Julius Plücker to Faraday   3 July 1859

My dear Sir!

I thank you very much for your last kind letter1, allow me to answer it in giving a short notice on a new paper, printed just now in Poggendorffs Annalen2. I get a series of beautifull electric spectra by conducting the discharge of Ruhmkorff’s Apparatus through a capillar tube. Two larger spheres or cylinders, into which the electrodes enter, co<line>municate by means of such a tube. The apparatus contains traces only of any gas or vapour.

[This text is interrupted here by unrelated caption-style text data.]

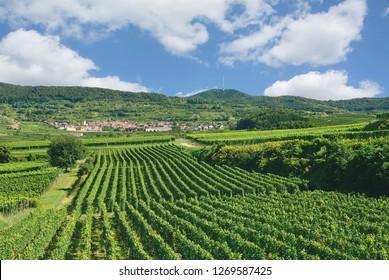 Wine Village of Oberbergen in Kaiserstuhl Wine region,Black Forest,Germany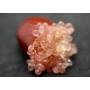 Kép 6/6 - ausztrál fingerlime citrom red termés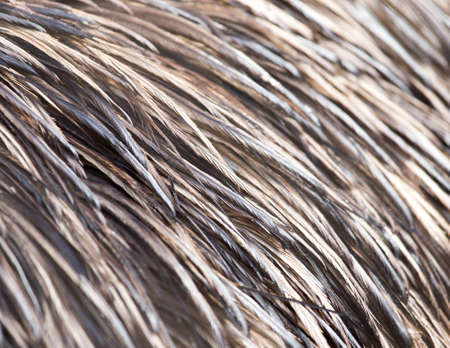 bird feathers: background bird feathers Stock Photo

The general fact is that such a spectrum consists of a certain number of distinct coloured bands, having each the same largeness as the aperture has, when directly observed, without the interposition of the prism: i.e. the light in the spectrum is expanded in a certain number of discontinuous rays, each of which has a certain refrangibility, a certain length of wawe [sic].

In hydrogen-gaz there are only three such rays, which I called Hα, Hβ and Hγ. Hβ exactly coincides with Fraunhofer’s3 dark line F. Hα and Hγ are very near to C and G. The new bright lines may be most easily observed and their position measured with the greatest accuracy. *) They replace with great advantage Fraunhofers dark lines in determining the indices of refraction &c.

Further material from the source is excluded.